In response to the horrific events in Paris, we are all working hard to find an appropriate response to serious threats to our individual and national security. However, the solutions we search for should not incite fear or condone discrimination against refugees in policy or practice. Refugees are people who have been forced to leave their country in order to escape war, persecution, or natural disaster. We are disappointed that Nebraska’s Governor and members of our Congressional delegation have used recent events to offer unhelpful statements or cast votes contrary to the values we hold dear as Nebraskans and as Americans. 

The words and actions of these leaders are disappointing as they cause fear among members of our communities, cause confusion among our many excellent nonprofit organizations who provide direct services to these vulnerable populations in need,  and stand at odds with the fundamental American value of protecting those seeking safety from war and persecution. These actions have the effect of scapegoating refugees for the terror they are fleeing. It is wrong to condemn or single out individuals and groups based on their nationality, national origin, religion, or other protected grounds.

For example, the recent legislation, H.R. 4038, passed by the House of Representatives recently with the support of Congressman Fortenberry, Congressman Ashford, and Congressman Smith is not only an attack against refugees from Syria and Iraq, but it also harms those refugees’ family members who are already in the U.S. and eagerly awaiting to be reunified with their loved ones. Those families are now subjected to an interminable wait. The bill would prolong unnecessary suffering for both the refugees seeking protection and those family members waiting in the U.S. Moreover, the bill’s very name, the “American Security Against Foreign Enemies Act,” would worsen stigmatization of Syrian and Iraqi refugees – and, more broadly, scapegoat all refugees - fanning the flames of discriminatory exclusion here and abroad.

Nebraska is the proud home to many refugees precisely because of our hospitality and our values. Recent media coverage has shared touching stories of many refugees and the organizations and individuals who have made it their mission to open their hearts and doors to those who know that the “Good Life” of Nebraska is the right life for them.
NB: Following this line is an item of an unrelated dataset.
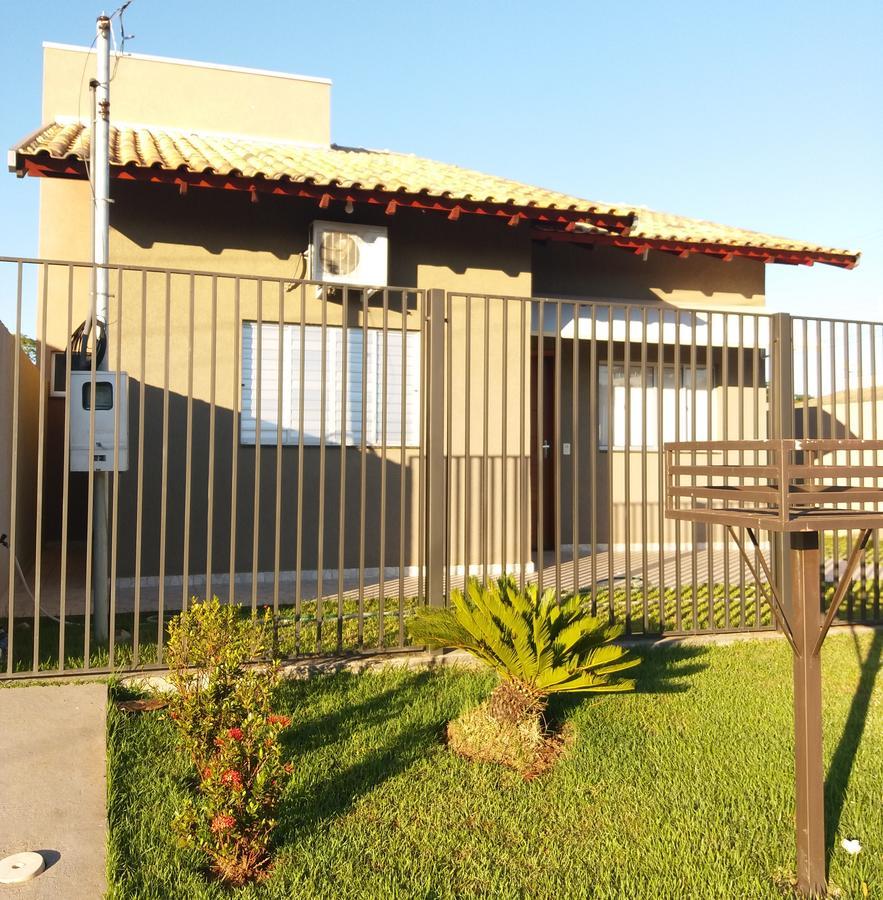 Atlantico Residencial Villa Bonito  Eksteriør billede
Political rhetoric and votes that seek to undermine vulnerable populations in need on the basis of their national origin or religion will not make our communities any safer. In fact, welcoming refugees as we have always done will make our communities stronger. Let us reflect upon this quote as we work together to find more constructive solutions:

“I think the American people expect more from us than cries of indignation and attack. The times are too grave, the challenge too urgent, and the stakes too high--to permit the customary passions of political debate. We are not here to curse the darkness, but to light the candle that can guide us through that darkness to a safe and sane future,” President John F Kennedy.